Question

A particle in S.H.M. is described by the displacement function$x(t) = a\cos(\omega t + \theta)$. If the initial $(t = 0)$ position of the particle is 1 cm and its initial velocity is $\pi cm ⥂ / ⥂ s$. The angular frequency of the particle is $\pi rad/s$, then it’s amplitude is

• A. 1 cm
• B. $\sqrt{2}cm$
• C. 2 cm
• D. 2.5 cm

Answer 1

Answer: (B)

$\sqrt{2}cm$

Answer 2

$x = a\cos(\omega t + \theta)$ ….(i)

and $v = \frac{dx}{dt} = - a\omega\sin(\omega t + \theta)$ ….(ii)

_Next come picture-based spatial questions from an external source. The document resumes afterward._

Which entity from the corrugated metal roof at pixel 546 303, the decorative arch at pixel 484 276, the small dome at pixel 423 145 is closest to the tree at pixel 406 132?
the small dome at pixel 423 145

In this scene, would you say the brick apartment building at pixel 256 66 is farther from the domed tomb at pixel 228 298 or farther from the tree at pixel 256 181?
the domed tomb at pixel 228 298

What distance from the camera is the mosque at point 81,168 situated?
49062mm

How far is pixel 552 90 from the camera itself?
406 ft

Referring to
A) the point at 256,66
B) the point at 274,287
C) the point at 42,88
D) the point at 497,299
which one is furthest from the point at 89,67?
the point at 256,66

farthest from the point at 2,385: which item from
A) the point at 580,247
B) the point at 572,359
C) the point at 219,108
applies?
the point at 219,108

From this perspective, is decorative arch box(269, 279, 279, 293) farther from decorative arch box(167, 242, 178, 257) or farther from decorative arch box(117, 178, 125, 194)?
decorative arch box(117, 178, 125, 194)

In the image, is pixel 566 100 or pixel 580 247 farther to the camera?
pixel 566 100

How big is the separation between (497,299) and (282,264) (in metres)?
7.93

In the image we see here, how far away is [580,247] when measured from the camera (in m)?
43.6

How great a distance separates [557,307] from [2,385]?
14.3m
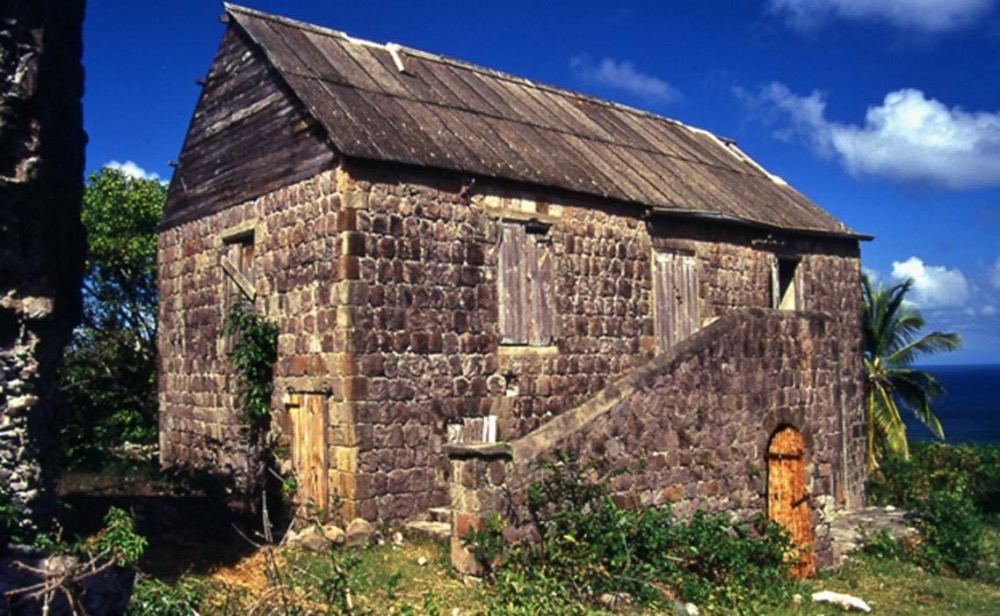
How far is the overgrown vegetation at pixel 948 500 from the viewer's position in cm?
1319

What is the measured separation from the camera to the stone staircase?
38.5ft

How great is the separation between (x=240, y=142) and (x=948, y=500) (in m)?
11.3

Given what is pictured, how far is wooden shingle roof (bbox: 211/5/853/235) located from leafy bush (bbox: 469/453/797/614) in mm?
4878

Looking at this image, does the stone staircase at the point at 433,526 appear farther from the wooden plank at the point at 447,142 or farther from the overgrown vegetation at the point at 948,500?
the overgrown vegetation at the point at 948,500

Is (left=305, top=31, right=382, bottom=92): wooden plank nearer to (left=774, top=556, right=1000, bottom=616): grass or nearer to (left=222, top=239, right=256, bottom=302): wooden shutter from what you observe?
(left=222, top=239, right=256, bottom=302): wooden shutter

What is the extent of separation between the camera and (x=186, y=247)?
15.5 meters

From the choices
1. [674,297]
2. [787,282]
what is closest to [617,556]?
[674,297]

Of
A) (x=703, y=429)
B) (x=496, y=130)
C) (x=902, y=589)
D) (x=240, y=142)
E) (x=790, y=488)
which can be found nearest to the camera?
(x=703, y=429)

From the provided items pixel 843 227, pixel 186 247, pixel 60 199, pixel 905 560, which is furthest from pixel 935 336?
pixel 60 199

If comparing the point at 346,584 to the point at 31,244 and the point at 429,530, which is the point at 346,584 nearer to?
the point at 31,244

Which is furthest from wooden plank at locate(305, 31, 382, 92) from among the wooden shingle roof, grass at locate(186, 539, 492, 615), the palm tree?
the palm tree

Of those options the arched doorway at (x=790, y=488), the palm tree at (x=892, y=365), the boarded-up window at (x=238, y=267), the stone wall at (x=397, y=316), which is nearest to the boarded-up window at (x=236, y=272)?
the boarded-up window at (x=238, y=267)

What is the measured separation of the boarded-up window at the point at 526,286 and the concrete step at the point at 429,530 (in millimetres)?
2685

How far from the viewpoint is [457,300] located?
12.9 m
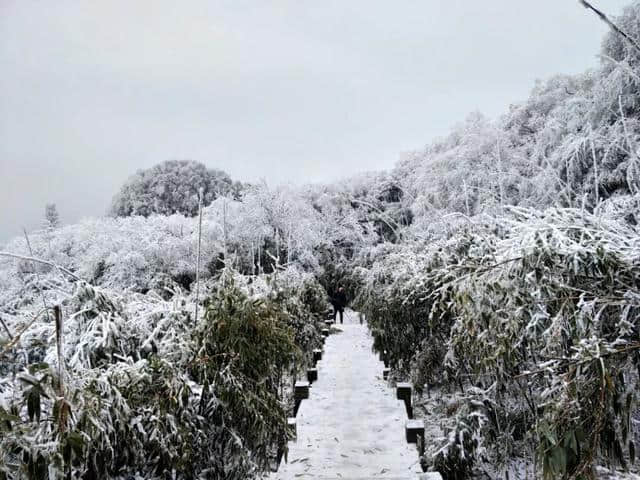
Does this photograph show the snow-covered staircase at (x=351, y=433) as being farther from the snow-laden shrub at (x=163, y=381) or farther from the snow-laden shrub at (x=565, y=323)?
the snow-laden shrub at (x=163, y=381)

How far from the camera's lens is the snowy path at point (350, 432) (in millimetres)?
4391

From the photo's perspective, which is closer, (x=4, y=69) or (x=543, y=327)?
(x=543, y=327)

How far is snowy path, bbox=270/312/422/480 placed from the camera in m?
4.39

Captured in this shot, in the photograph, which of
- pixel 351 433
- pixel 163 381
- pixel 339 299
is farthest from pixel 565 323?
pixel 339 299

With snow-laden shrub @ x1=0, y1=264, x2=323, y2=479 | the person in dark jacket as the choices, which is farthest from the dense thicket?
the person in dark jacket

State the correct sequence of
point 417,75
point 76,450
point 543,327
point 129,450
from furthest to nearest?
point 417,75, point 543,327, point 129,450, point 76,450

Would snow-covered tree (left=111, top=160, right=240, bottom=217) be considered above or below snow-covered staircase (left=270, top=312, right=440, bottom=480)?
above

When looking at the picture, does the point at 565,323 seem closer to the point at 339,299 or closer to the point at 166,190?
the point at 339,299

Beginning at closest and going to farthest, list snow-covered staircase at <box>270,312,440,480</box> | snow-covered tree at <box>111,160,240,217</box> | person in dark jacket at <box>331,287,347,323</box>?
snow-covered staircase at <box>270,312,440,480</box>
person in dark jacket at <box>331,287,347,323</box>
snow-covered tree at <box>111,160,240,217</box>

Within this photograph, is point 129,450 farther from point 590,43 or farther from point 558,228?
point 590,43

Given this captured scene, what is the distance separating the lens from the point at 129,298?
448 cm

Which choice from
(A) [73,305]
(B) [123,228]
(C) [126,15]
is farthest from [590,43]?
(B) [123,228]

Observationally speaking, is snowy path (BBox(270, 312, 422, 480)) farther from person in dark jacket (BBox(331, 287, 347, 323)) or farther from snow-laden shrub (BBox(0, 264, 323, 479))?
person in dark jacket (BBox(331, 287, 347, 323))

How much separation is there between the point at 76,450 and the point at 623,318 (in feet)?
7.77
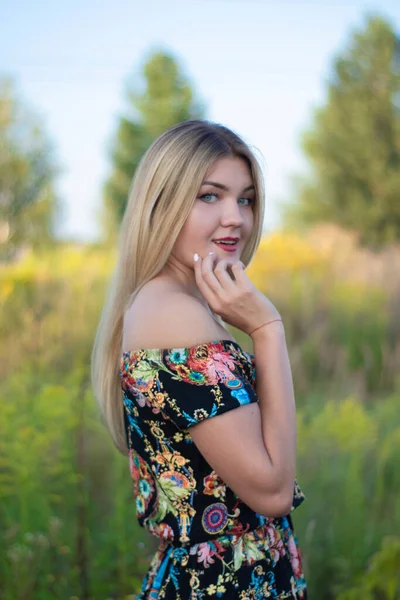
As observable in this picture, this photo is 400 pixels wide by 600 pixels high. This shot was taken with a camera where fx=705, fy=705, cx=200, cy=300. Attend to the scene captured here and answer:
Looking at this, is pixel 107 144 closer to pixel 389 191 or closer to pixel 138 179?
pixel 389 191

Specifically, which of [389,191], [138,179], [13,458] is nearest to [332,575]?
[13,458]

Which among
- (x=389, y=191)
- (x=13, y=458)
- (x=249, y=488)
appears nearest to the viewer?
(x=249, y=488)

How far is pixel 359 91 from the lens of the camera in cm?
2759

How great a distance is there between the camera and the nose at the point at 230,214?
62.3 inches

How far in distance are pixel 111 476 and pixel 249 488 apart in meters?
2.37

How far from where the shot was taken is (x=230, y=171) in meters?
1.62

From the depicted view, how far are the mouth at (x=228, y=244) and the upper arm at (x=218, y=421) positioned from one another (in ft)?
0.62

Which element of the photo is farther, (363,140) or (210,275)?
(363,140)

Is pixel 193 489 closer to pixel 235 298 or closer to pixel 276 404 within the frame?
pixel 276 404

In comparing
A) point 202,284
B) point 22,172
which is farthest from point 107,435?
point 22,172

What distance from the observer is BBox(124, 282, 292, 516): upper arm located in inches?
53.1

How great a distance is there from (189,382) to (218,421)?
0.10m

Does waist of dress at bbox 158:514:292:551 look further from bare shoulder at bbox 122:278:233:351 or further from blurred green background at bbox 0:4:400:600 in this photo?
blurred green background at bbox 0:4:400:600

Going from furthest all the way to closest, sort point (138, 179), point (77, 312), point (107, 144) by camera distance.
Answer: point (107, 144) → point (77, 312) → point (138, 179)
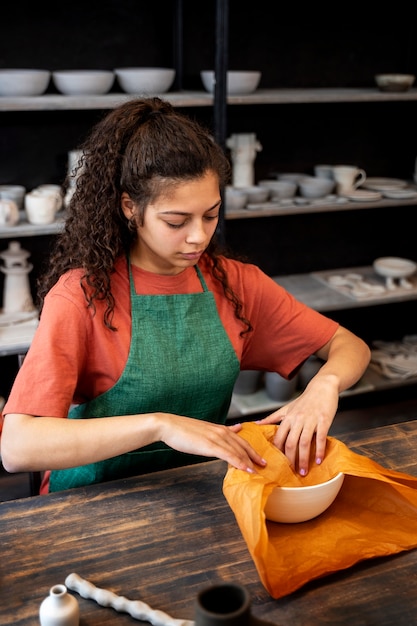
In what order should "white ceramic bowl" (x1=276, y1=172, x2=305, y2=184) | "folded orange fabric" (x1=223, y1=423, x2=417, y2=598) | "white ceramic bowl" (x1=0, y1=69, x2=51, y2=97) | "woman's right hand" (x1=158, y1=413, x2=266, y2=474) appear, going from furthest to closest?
"white ceramic bowl" (x1=276, y1=172, x2=305, y2=184), "white ceramic bowl" (x1=0, y1=69, x2=51, y2=97), "woman's right hand" (x1=158, y1=413, x2=266, y2=474), "folded orange fabric" (x1=223, y1=423, x2=417, y2=598)

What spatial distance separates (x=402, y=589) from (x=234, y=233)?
2248 millimetres

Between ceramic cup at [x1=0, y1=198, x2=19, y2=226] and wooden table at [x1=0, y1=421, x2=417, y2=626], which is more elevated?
ceramic cup at [x1=0, y1=198, x2=19, y2=226]

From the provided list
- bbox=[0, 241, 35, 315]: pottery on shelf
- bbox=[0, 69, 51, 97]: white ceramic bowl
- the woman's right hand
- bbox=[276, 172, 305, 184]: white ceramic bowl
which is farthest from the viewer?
bbox=[276, 172, 305, 184]: white ceramic bowl

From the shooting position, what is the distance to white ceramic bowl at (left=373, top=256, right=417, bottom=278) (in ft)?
10.2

Given at $t = 0$, $x = 1cm$ and $v = \pi$ and $\omega = \pi$

Putting these values in equation (i) and (ii) we will get $\sin\theta = \frac{- 1}{a}$ and $\cos\theta = \frac{1}{A}$

⇒ $\sin^{2}\theta + \cos^{2}\theta = \left( - \frac{1}{a} \right)^{2} + \left( \frac{1}{a} \right)^{2}$⇒ $a = \sqrt{2}cm$